Synchronously there is also such a thing as loyalty.
Say, your awareness that you belong to a certain tribe might not be supported by shared tribal traditions or really anything… Except that you take the side of this tribe in conflicts and support it otherwise.
@drasvi: These things come and go. A lot of national mythology was constructed by romantic nationalists in the 18th and 19th century and then popularized through the education system. I doubt that the average German peasant had a folk tale tradition concerning Arminius / Herrmann and the battle of the Teutoburg forest; this becoming a German national myth was due to German Humanists rediscovering Tacitus’s “Germania” and adopting it in contemporary ideological battles of early modernity (against the reception of Roman law and its replacing of “Germanic” common law; Protestants drawing inspiration from his fight against “Rome”…), and then he fit right in with the 19th century fight for German unity. And it can go out of fashion again; while my generation still learnt that stuff at school, I don’t know whether the average German school kid would know who Herrmann/Arminius was.
@Hans, I mean that a proponent of the linguistical connection theory (perhaps not Bathrobe) can dismiss a link like that between Tunisia and Carthage as insubstantial and arbitrary (only important to a modern Tunisian in a specific context). But maybe this is not what Barthobe* meant.
*I won’t correct the typo because
So bath robe and bar thobe indeed form a funny pair.

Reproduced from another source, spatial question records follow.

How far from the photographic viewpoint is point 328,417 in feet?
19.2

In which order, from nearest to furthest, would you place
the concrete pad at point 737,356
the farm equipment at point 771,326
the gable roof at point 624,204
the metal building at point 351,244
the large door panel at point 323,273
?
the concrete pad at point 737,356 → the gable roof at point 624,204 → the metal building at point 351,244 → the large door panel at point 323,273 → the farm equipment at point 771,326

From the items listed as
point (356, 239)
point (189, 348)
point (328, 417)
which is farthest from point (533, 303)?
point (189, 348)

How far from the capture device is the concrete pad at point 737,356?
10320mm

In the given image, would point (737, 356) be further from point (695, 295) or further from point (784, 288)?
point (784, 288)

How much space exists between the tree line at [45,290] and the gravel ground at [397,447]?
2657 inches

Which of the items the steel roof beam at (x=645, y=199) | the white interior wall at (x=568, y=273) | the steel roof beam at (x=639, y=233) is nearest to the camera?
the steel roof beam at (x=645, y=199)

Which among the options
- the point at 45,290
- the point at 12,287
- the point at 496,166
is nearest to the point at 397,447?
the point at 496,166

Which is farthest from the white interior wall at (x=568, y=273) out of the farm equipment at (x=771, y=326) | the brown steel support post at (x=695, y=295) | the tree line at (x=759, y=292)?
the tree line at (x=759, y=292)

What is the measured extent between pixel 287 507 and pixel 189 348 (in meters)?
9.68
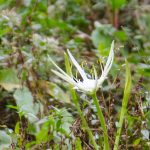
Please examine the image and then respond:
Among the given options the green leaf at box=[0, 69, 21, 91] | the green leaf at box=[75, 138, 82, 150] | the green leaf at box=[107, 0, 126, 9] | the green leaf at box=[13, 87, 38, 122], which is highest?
the green leaf at box=[107, 0, 126, 9]

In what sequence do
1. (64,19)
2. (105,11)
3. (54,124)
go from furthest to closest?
(105,11), (64,19), (54,124)

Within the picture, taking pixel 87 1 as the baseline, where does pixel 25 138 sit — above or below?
below

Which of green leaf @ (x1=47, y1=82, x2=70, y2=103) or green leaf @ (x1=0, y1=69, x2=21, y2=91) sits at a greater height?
green leaf @ (x1=0, y1=69, x2=21, y2=91)


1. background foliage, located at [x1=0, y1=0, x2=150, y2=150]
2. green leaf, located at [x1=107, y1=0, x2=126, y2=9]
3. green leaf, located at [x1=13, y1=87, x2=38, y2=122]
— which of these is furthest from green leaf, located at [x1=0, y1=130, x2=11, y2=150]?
green leaf, located at [x1=107, y1=0, x2=126, y2=9]

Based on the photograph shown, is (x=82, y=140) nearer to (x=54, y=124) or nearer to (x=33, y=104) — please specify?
(x=54, y=124)

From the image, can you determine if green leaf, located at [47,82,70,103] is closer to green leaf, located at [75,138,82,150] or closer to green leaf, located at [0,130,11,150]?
green leaf, located at [0,130,11,150]

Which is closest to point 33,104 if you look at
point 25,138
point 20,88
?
point 20,88

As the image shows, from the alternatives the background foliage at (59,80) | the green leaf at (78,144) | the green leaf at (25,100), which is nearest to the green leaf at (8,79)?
the background foliage at (59,80)

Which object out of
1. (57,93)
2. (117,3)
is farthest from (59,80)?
(117,3)

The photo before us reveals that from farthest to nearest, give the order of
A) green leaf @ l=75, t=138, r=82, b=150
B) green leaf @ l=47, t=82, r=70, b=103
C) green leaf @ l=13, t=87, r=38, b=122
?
green leaf @ l=47, t=82, r=70, b=103
green leaf @ l=13, t=87, r=38, b=122
green leaf @ l=75, t=138, r=82, b=150
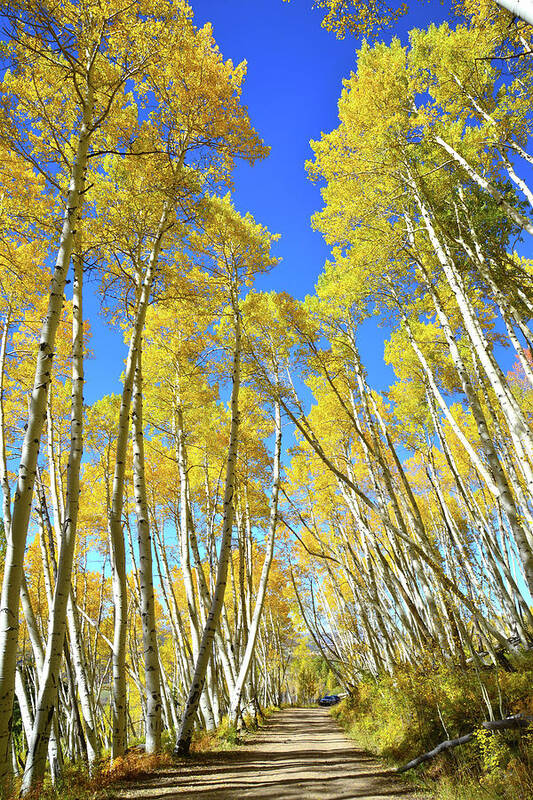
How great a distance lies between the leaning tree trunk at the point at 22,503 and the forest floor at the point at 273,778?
5.44 feet

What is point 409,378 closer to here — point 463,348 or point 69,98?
Result: point 463,348

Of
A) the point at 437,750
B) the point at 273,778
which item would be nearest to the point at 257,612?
the point at 273,778

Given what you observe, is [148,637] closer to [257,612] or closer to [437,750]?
[437,750]

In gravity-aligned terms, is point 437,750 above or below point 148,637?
below

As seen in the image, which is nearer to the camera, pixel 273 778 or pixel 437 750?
pixel 437 750

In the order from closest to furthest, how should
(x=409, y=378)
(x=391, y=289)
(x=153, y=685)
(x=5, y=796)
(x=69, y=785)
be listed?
(x=5, y=796)
(x=69, y=785)
(x=153, y=685)
(x=391, y=289)
(x=409, y=378)

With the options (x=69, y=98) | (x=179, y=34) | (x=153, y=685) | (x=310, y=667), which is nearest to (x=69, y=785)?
(x=153, y=685)

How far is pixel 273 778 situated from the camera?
5.21 m

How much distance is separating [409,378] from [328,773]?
8.82 m

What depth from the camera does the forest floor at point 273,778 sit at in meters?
4.30

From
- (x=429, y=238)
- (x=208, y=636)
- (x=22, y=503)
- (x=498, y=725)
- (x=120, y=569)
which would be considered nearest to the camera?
(x=22, y=503)

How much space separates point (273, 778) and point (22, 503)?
4.67 metres

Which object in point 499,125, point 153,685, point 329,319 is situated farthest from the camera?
point 329,319

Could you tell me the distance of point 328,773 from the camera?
18.4 ft
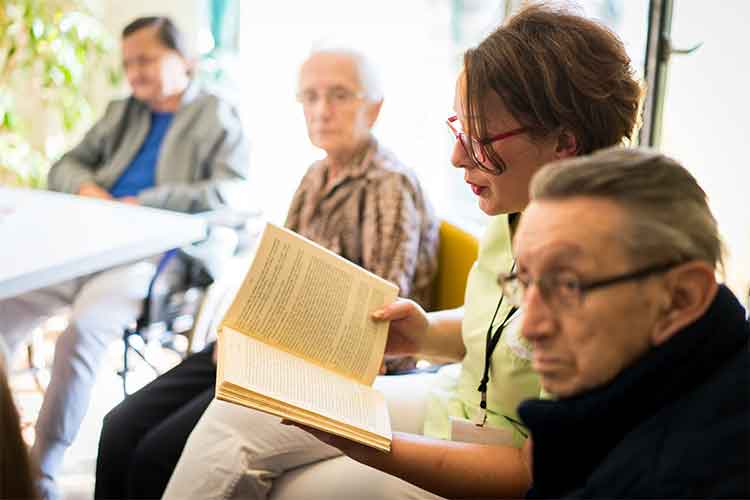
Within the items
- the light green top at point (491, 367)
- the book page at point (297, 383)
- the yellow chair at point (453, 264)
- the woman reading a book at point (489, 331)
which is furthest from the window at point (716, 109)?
the book page at point (297, 383)

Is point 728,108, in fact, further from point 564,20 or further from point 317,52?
point 564,20

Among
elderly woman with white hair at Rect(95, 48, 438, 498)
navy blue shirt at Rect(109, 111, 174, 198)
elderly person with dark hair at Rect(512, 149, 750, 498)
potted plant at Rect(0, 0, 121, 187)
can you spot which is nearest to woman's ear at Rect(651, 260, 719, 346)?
elderly person with dark hair at Rect(512, 149, 750, 498)

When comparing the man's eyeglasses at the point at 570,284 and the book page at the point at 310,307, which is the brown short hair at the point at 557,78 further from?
the man's eyeglasses at the point at 570,284

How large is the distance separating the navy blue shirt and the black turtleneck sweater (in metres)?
2.46

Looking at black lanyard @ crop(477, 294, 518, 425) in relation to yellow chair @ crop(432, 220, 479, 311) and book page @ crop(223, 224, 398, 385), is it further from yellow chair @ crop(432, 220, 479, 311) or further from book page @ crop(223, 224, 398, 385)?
yellow chair @ crop(432, 220, 479, 311)

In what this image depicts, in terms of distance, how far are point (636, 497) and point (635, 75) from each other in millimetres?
802

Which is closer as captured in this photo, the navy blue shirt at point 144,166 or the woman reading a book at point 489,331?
the woman reading a book at point 489,331

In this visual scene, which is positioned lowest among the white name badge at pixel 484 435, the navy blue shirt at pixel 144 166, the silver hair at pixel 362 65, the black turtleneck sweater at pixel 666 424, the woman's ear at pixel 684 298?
the white name badge at pixel 484 435

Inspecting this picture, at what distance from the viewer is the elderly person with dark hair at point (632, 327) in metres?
0.87

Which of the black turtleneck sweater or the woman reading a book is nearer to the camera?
the black turtleneck sweater

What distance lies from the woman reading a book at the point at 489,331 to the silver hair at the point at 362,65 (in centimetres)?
85

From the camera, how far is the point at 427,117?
3.91 metres

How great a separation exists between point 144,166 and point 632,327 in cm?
258

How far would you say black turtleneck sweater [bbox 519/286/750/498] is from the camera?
832 millimetres
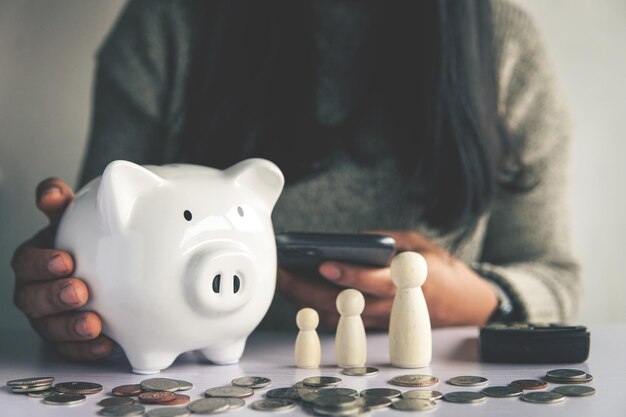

Also: robe is one of those words I never hear but learned early (when I was a beginner in English, did not intend to actually learn it, but read in it) so I STILL pronounce it as [robʲe] in my head*:) Only noticed that because ثَوْب has ⟨و⟩.
*In an actual conversation I’d have first stumbled and possibly then either guessed the correct pronunciation after a pause or consulted my interlocutor. Happens to me frequently.
I STILL pronounce it as [robʲe] in my head
Робишь в робе?
Yes.
…maybe kinda. There is the idea that Siegfried the dragon-killer is him, and the dragon is the worm-shaped Roman army with its shields (actually called squamae, “scales”) glistening in the sun. Apparently Tacitus said Arminius’s father was named Segimer (the immediate Pre-Germanic form of Si(e)gmar), and later Germanic families often named children by remixing the parents’ name elements… however, I’m not aware of evidence that the Nibelungenlied or any part of it ever was a folk tale.
I didn’t know that was ever a thing. It went nowhere; until pretty recently law school started with courses on römisches Recht.
I didn’t know that was ever a thing. It went nowhere; until pretty recently law school started with courses on römisches Recht
Very briefly, the Roman law tradition was mostly lost in Western Europe outside of Church canonical law after the fall of the Western Empire and replaced by a patchwork of customary laws; after the rediscovery of the digesta in the 11th century and after the newly founded universities took on the study of law, Roman law with its systematic approach became more and more influential, mostly replacing the old customary law on the continent. This was not only a conflict of law practice, but also of law practitioners; the spread of the Roman law tradition went together with the spread of professional lawyers and the centralization of jurisdiction by the modern state, replacing the old laymen courts.